Some of the early varieties of zucchini (see link) can also be successfully planted in mid-July: www.grow-it-organically.com/zucchini-varieties.html I have done it in the past, mostly because the first planted had been wiped out by the SVB, and it turned out to be a very rewarding experiment.
Post by pondgardener on Jul 5, 2019 13:39:16 GMT -5
I just got in a second corn planting and I better get going on another patch of bush beans! Although some low growing crops could be protected from an early frost by covering with some kind of protection.

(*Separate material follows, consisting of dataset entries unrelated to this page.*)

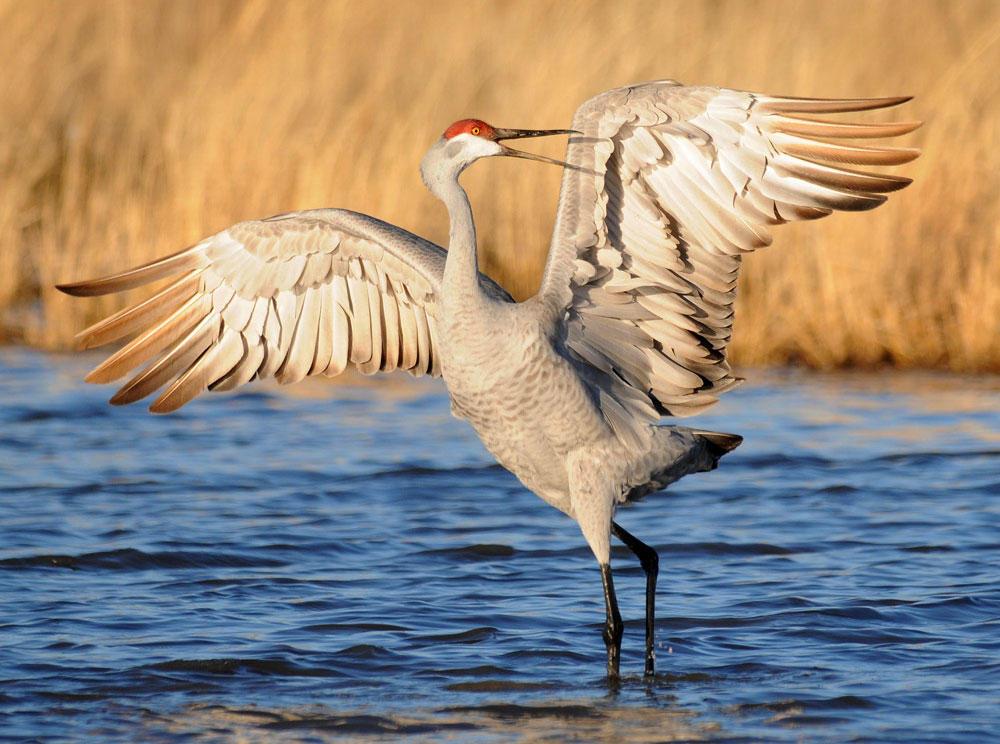 Sandhill Crane. Rolland Swain/Audubon Photography Awards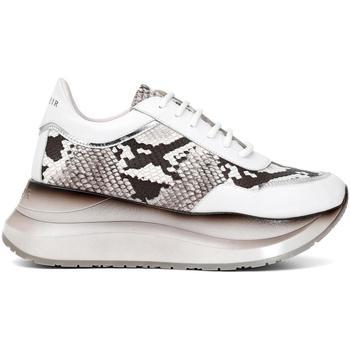 Zapatos Mujer Zapatillas bajas Café Noir GGDC902 368 ROCCIA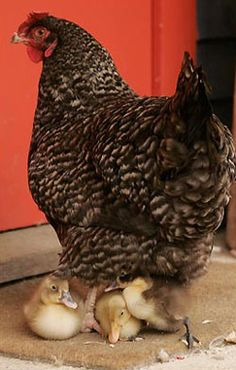 Marans hen adopts ducklings. (Marans lay beautiful chocolate coloured eggs that are naturally resistant to Salmonella)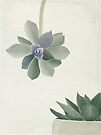 Succulents in shades of green and lilac by Sybille Sterk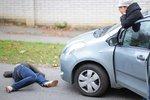 Na co máte nárok po dopravní nehodě: Viník nehody zaplatí i péči o mazlíčky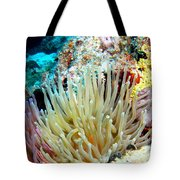 Double Giant Anemone And Arrow Crab Tote Bag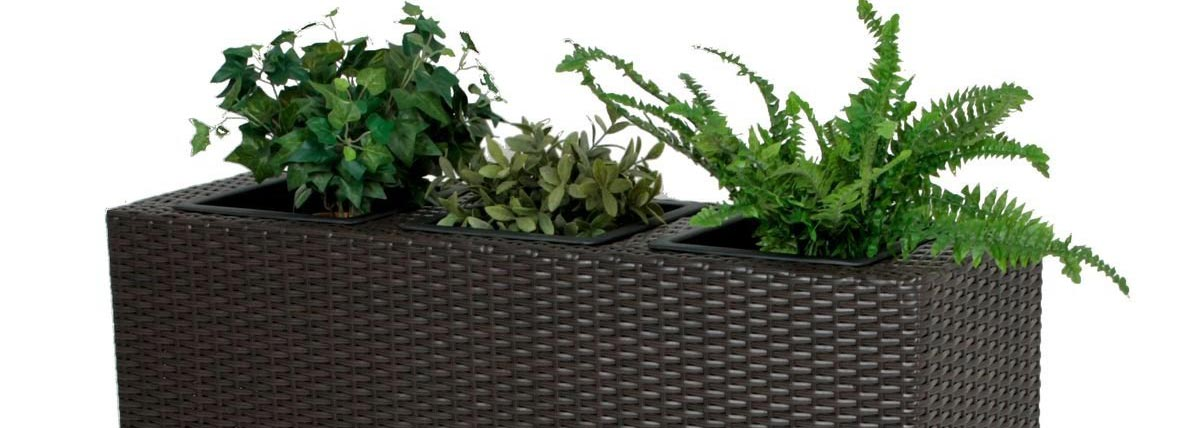Pflanzen-Raumteiler als Trennwand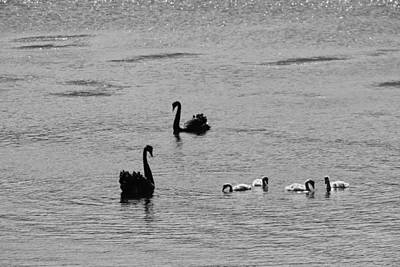 Photograph - Black Swans, Tasmania 2015 by Rolf Ashby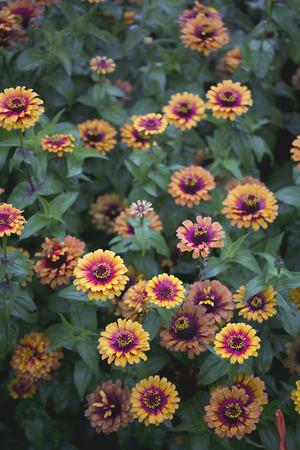 Flower - Zinnia - Zowie - Yellow Flame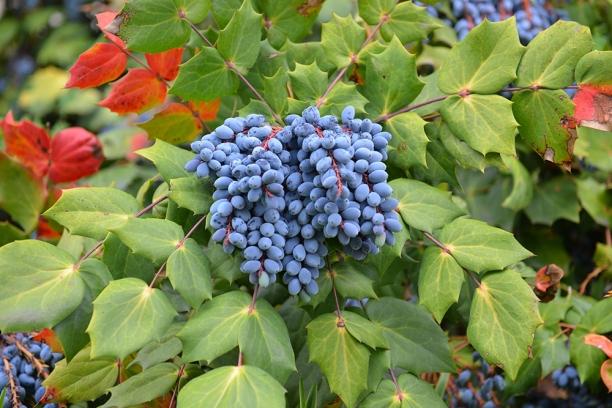 Fructe de Mahonia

Live your life as if you are ready to say goodbye to it at any moment, as if the time left for you were some pleasant surprise. Marcus Aurelius
Post by deckman22 on Sept 20, 2019 21:56:04 GMT -5
I've been anxious to get an early start on some lettuce and started trying some out in mid August which is normally our hottest month. The first planting was a bust with only two plants that grew. I figured that to be too sunny a spot so did green beans there instead and they are doing well. Planted a bunch more in a shadier spot with more of the natural clay type soil than the stuff I had hauled in from one county south of here. That was in late August to early September. I had to water it 3 - 4 times a day to keep the soil cool enough but most all the seeds have sprouted & it looks like I'll have a good crop of fall lettuce before others around here.

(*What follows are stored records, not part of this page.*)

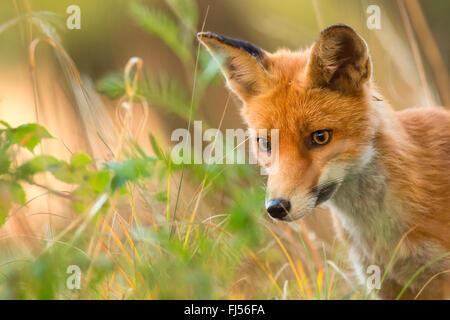 Le renard roux (Vulpes vulpes), sur l'herbe haute, portrait, Allemagne, Brandebourg Banque D'Images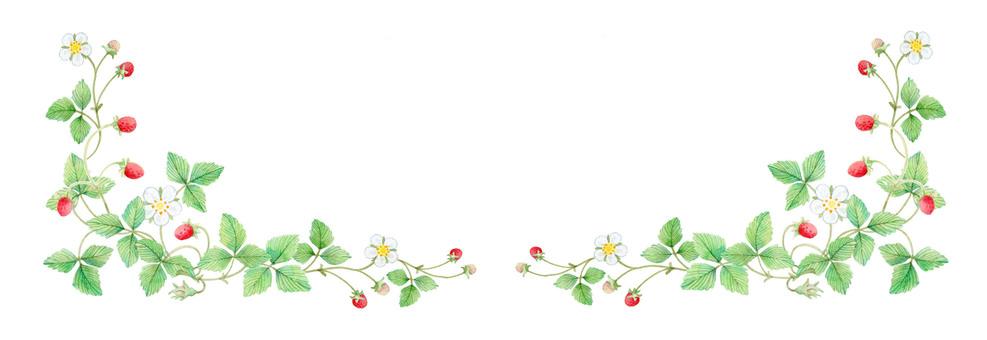 Wild strawberry decorations ★ 0024-W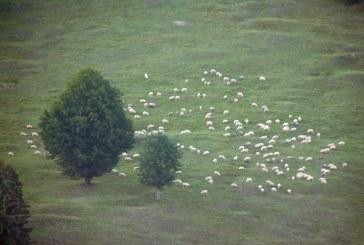 Imaginea zilei: Oi la păscut, în Maramureș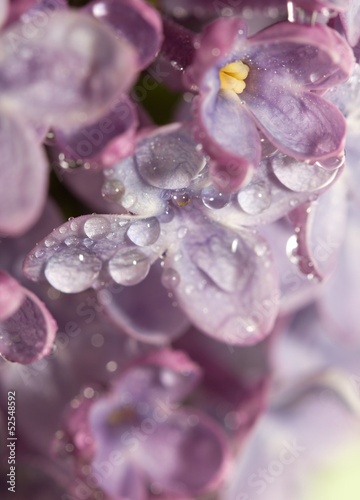 beautiful lilac flowers. macro © schankz
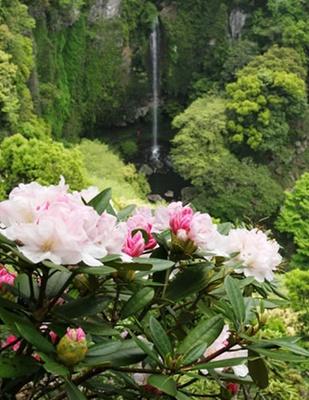 彩り鮮やかな世界のシャクナゲを堪能 裏見の滝自然花苑しゃくなげ祭り / 開催中~5月5日(祝)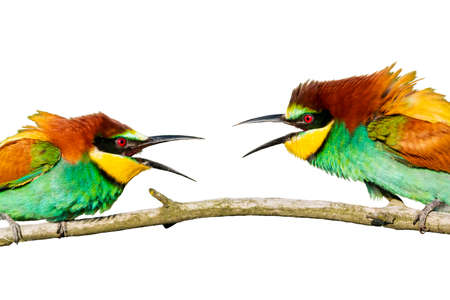 colorful birds clash isolated on white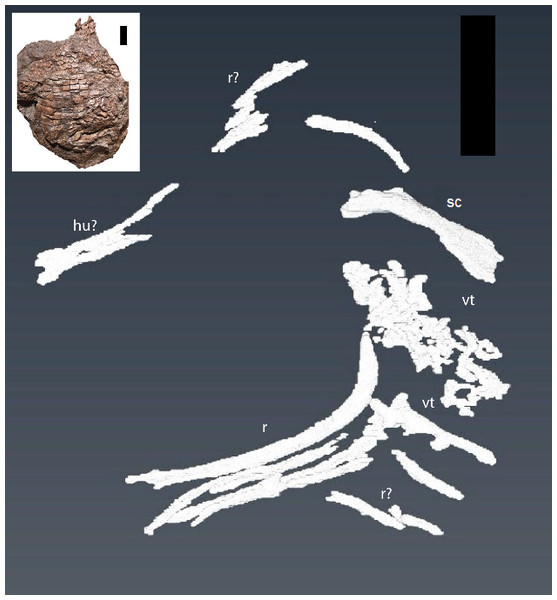 CT reconstruction of internal skeleton with coarser scan (1 mm).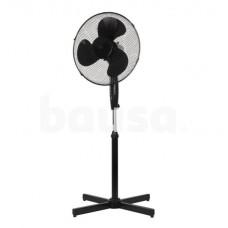 Pastatomas ventiliatorius NHC FT-531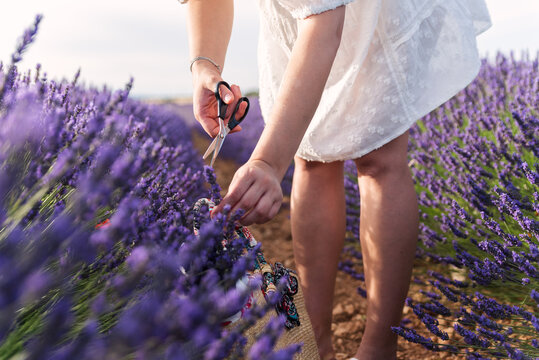 Unrecognizable woman cutting lavender flowers with scissors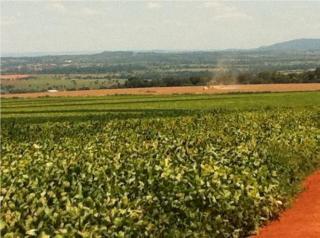 Mimoso de Goiás: OPORTUNIDADE VENDA IMÓVEL RURAL 3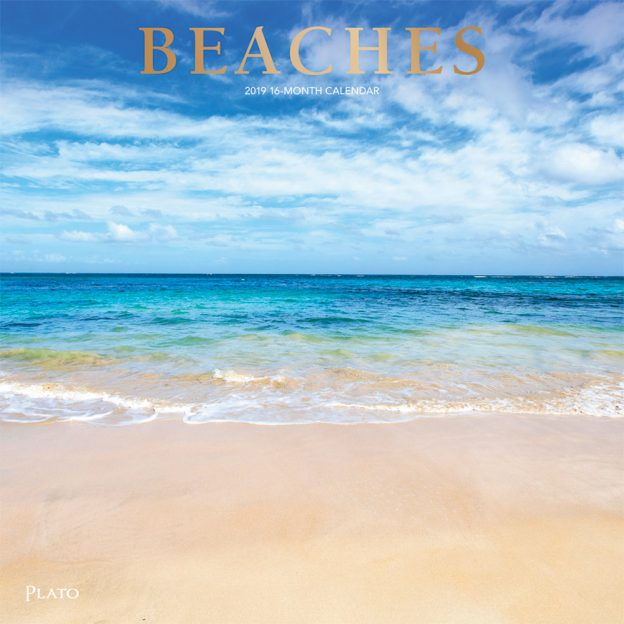 Beaches 2019 12 x 12 Inch Monthly Square Wall Calendar with Foil Stamped Cover by Plato, Travel Nature Tropical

I just planted some lettuce seed yesterday, and those cells are in the coolest room of the house to germinate.
This evening, I just went through my seed 'collection' looking for likely greens to germinate for salad mix and set aside for sowing tomorrow in small containers. Mizuna, Tatsoi, black kale, collards, bull's blood beet, chard, and a couple others. Some of this seed is old, and though kept in the fridge, it will be interesting what germinates. After germination, these are destined to be grown in containers, outside, on a salad table to thwart critters, and picked when young and tender.
Today I also set up two small containers for microgreens of peas and sunflowers. These will only take 10 days to harvest, and grown totally indoors. Maybe less in this warmer weather.

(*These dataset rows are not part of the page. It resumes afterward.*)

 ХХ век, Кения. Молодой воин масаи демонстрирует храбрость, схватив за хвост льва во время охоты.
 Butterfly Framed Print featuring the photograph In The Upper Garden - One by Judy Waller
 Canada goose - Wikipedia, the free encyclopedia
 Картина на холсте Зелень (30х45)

This fall/winter I'd like to grow a broad selection of salad greens. Let's see if I can keep it up over the months. It's always fun to have lovely salad greens for the holidays.
Coastal Southern California, zone 10, avocado belt, still in a drought.
Post by pepperhead212 on Sept 22, 2019 0:05:47 GMT -5
I got started a little late with the greens seeds this year. I was busy with the raised bed, and wasn't sure if I'd get it ready, by the by the time they were ready. No big deal, since I will eventually cover them, and I will have a longer season. And some of the Asian greens are very cold hardy.